I think it is nice for a young person in care to meet up with someone who is not 'official' and they can have a good chat about things. We can just hang out and have a good time. I would highly recommend people to consider doing this as it is such good fun for both parties. You meet around once a month and I think most people could make time in their diary once a month to meet up with a young person.
I hope to be doing this role for a long time.
Six years ago I answered an advertisement for Independent Visitors for Wiltshire Council, and I'm very glad I did! The interview and subsequent training were thorough and interesting and I thought carefully about my interests to put on the match form. My Young Person and I bonded over a love of strawberries, chocolate, ice cream, and art!

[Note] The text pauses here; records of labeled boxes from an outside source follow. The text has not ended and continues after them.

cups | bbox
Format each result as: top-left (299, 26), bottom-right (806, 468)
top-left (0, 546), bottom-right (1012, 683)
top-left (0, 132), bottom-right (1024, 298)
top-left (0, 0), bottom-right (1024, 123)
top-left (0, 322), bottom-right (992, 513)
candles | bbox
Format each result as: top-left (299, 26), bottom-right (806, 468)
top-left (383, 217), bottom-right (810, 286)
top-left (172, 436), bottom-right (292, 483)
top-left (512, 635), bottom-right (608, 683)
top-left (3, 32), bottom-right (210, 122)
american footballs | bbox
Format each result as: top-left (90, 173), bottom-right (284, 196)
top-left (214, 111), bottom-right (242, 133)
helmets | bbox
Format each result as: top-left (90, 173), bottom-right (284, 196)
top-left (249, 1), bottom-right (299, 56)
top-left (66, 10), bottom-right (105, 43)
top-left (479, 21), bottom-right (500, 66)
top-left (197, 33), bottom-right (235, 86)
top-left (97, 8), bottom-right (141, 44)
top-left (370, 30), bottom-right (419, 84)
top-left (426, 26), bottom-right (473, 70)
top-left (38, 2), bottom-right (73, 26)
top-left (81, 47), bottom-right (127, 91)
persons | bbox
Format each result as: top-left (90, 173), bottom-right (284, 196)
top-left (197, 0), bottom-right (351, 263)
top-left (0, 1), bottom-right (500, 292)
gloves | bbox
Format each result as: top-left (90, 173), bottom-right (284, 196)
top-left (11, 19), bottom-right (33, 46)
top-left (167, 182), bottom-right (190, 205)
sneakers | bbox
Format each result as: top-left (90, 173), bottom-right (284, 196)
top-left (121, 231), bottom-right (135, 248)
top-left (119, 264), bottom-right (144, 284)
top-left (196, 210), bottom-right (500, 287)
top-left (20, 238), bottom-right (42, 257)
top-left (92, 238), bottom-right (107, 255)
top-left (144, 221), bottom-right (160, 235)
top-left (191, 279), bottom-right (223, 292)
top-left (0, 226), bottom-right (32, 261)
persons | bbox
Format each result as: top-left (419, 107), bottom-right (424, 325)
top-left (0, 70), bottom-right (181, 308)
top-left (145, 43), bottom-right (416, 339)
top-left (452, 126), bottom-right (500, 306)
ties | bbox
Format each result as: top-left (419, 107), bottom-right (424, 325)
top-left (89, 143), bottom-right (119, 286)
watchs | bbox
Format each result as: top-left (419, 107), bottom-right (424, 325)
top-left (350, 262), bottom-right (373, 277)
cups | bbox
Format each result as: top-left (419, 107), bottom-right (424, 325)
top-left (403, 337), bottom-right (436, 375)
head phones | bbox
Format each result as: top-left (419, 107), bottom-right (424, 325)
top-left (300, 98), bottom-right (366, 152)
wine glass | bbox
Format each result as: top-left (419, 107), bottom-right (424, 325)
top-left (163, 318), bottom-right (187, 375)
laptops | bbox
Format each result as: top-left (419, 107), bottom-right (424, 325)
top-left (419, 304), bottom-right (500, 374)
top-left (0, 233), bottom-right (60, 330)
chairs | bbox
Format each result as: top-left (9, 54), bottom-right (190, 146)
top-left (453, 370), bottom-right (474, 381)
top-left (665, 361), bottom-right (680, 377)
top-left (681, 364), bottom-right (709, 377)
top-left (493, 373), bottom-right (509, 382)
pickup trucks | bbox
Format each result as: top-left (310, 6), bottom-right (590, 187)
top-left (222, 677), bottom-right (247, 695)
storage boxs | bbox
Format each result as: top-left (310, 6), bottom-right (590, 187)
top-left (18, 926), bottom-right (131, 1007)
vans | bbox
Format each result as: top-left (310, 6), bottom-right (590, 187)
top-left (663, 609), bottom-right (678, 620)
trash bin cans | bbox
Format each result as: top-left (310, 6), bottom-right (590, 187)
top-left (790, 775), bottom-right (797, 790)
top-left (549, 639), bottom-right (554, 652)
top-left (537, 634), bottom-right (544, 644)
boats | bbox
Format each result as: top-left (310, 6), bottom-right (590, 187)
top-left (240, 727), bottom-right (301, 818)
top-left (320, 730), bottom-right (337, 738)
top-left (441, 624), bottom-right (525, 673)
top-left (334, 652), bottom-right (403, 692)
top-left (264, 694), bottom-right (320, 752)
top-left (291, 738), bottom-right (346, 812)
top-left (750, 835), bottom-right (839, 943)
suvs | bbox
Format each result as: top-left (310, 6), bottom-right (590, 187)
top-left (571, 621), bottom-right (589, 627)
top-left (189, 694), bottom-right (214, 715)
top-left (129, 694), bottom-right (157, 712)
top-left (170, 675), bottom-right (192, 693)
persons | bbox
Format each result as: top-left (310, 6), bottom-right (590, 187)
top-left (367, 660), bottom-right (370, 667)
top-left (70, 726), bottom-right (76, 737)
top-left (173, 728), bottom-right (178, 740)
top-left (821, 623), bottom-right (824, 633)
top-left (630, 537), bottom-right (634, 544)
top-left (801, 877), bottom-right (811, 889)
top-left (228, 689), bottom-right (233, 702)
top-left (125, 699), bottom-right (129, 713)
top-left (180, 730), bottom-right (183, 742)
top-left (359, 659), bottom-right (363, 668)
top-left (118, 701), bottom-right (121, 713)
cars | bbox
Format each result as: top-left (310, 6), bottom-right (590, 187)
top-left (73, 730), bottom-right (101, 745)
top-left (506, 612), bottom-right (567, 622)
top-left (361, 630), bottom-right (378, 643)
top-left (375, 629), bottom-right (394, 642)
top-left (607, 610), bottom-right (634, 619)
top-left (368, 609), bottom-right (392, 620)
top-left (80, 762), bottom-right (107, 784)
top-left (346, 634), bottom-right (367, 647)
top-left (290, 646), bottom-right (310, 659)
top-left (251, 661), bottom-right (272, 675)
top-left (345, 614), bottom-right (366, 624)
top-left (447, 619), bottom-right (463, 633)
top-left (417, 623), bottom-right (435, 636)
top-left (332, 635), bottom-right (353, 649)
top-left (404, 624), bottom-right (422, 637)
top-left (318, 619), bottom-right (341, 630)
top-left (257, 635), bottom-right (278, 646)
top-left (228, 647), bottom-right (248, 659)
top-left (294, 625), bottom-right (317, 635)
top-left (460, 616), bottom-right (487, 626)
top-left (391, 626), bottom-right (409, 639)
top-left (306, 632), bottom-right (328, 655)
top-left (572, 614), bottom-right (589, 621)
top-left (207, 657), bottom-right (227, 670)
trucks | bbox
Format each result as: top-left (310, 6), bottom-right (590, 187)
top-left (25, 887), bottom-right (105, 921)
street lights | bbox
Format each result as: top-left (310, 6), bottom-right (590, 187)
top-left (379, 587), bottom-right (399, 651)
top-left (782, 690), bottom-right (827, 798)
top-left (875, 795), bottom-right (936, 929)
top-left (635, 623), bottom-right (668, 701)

I can honestly say that being an IV is one of the most rewarding things I have ever done. I have been matched for six years now and have been privileged to be able to watch my Young Person grow and develop into the beautiful, charming, and kind young lady she is today.
The IV role is so important! We provide consistency and stability in what can sometimes be an unstable, frequently challenging world for our young people. We are a voice of calm, reassurance and encouragement, providing fun and a place to talk in safety.
On our visits, my Young Person and I have danced under glitter balls at the Enchanted Christmas, made Easter bonnets, played crazy golf, photographed crocodiles and, of course, eaten lots of ice cream! I am honoured to have been able to take this role and to have provided a young person with a friend, a friend that I will also have, for life!
I have been matched with my young person for almost 2 years now. I love that she's ready, willing and excited every time I turn up. I hugely appreciate the warm welcome I get from the rest of the family too - siblings always keen to show me a picture or a school award.
We try and do something different at each meet (which is sometimes very tricky) but it's great for both of us to experience new things. We have been scarecrow hunting, walking goats, crazy golf, to the cinema, painting pottery to name a few activities.
Sometimes she opens up to me which is really humbling that she trusts me so much. It really isn't too much to ask of me, a few hours every month isn't a big deal - but it is to my young person and that's what matters.
I have volunteered for various organisations throughout my adult life and have found that helping others has positively impacted and enriched my life. There were times when I considered but felt unable to foster and so when I heard about the Independent Visitor Scheme I knew it was a way in which I could support a child in care. On my wall at home I have a postcard that says: 'Be who you were created to be and you will set the World on Fire.' It reflects my passion to see children thrive and reach their full potential and so my hope is that I can help just one child to feel valued and special.
I love the idea of being able to support young people as they develop and make them feel good about themselves. Just spending time and chatting away is great.
I have been thinking about becoming an IV for a number of years but the timing never felt completely right. I work as a Mental Health Social Worker with children and know the difference that people can make in children's lives when they are looked after.
The timing suddenly felt right as I work part-time and my own children are getting older - one is now at Uni and the other is applying to attend. I felt that I have the time to commit, both now and in the coming years. I have only recently been matched with a 13 year old girl and we have now been out for three trips together so far. The scheme has done a good job in matching us and we are enjoying spending time with each other - a mutual love of art and cake has been found!
I look forward to seeing where this journey will take us and feel privileged to be a small part of her life.